***** Exercise text *****
The details on the revised Aurora system, also sometimes referred to as A21, are very scant, but they match some of the speculation that was going around a year ago when some details of the software architecture of the system were revealed. It is a mix of processors with different levels and types of math and serial performance, as expected, but these are implemented on a single die as was anticipated by some and as has been implemented in a number of architectures, including the Sunway SW26010 processor used in the TaihuLight supercomputer today or the AFX64 processor to be used in the Post-K supercomputer being built by Fujitsu for RIKEN laboratory in Japan as its first exascale system.
The main thrust of the announcement today was to put a stake in the ground with the US flag for an exascale supercomputer to be ready by 2021. This means we will have to provide some informed speculation about this machine and what it might mean for the way some of the most powerful systems are conceived going forward. One thing that was clear during the briefing, however, is that traditional HPC simulations are important, but data analytics, particularly streaming data analysis and machine learning, are both critical as well – and drove the thinking about the revised architecture for the Aurora machine. According to Rick Stevens, associate laboratory director at Argonne, the national labs are developing over 100 applications that have an AI hook and the Exascale Computing Project’s machine learning program is working on more. In a conference call previewing the Aurora machine, Stevens added that both machine learning training and inference workloads were important for this future Argonne system.
The revised Aurora contract is coming in at a considerably higher figure than the original machine was expected to cost, with Intel, the prime contractor receiving over $500 million for the contract. (The original 180 petaflops Aurora was expected to cost around $200 million.) Cray will get more than $100 million of that upwardly revised budget for its Slingshot interconnect, the more than 200 Shasta cabinets that will comprise the system, and the Linux software environment that will glue it all together. Intel is also kicking in some of the software stack, and it is not clear where the lines between Intel and Cray code will be drawn. Aurora is now expected to be delivered in 2021, with acceptance by Argonne forecast to occur – and therefore revenue recognition by both Intel and Cray – to happen in 2022. Intel and Cray are still working out the details of the subcontract agreement between themselves, which is anticipated to be finished in the middle of this year.
*****
→ Task objective:
What dollar amounts appear in the Aurora supercomputer text, and what does each one refer to?
***** Data section *****
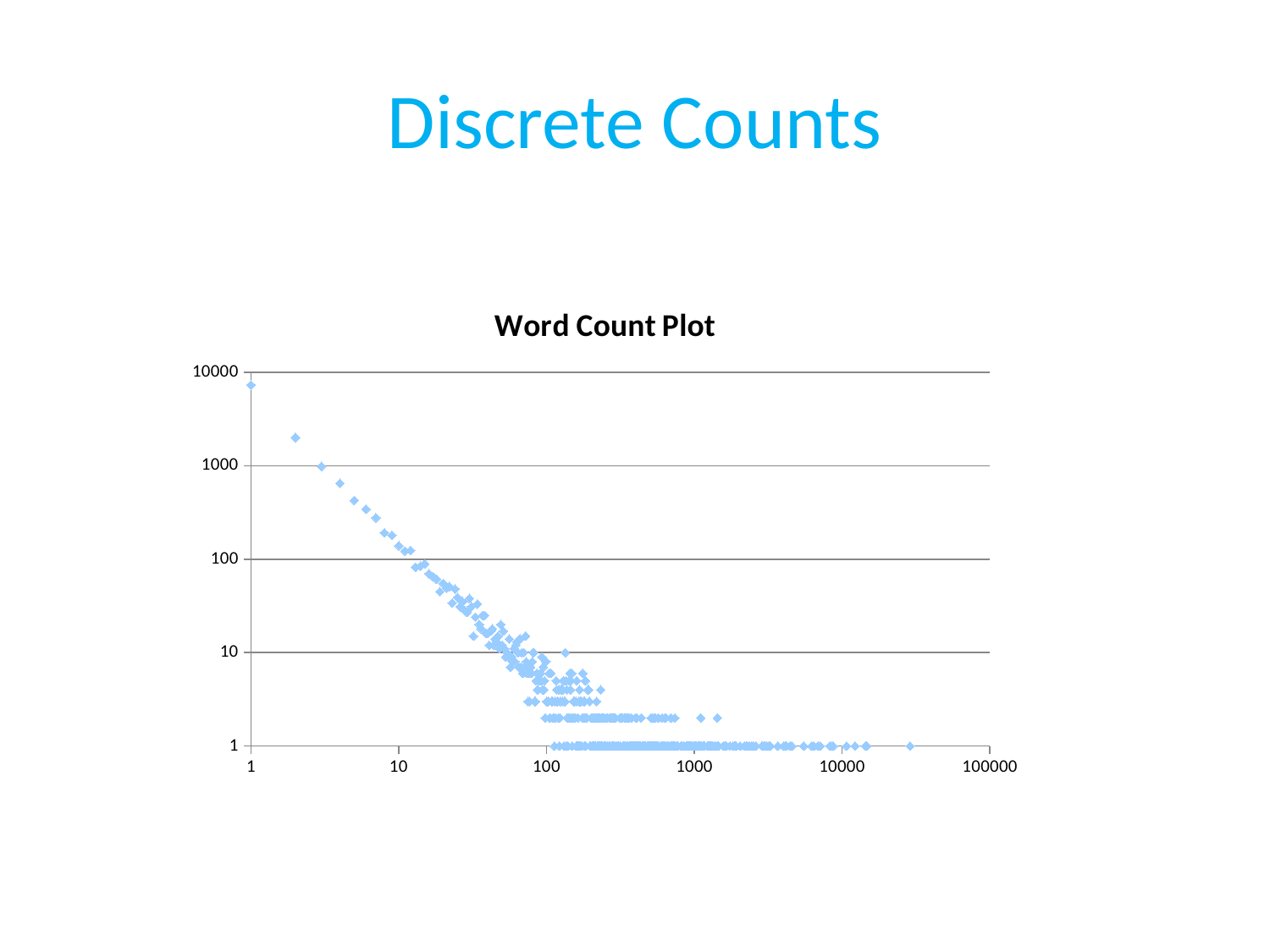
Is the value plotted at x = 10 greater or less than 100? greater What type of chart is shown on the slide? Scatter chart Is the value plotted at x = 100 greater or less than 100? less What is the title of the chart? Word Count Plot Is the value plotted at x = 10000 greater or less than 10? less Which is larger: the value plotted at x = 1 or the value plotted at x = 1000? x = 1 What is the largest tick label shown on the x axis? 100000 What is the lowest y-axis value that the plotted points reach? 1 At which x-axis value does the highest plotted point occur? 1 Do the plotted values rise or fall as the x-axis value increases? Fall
*****
→ Answer to this problem:
- Over $500 million: what Intel, the prime contractor, receives for the revised Aurora contract.
- Around $200 million: the expected cost of the original 180 petaflops Aurora.
- More than $100 million: Cray's share of the revised budget, covering its Slingshot interconnect, the more than 200 Shasta cabinets and the Linux software environment.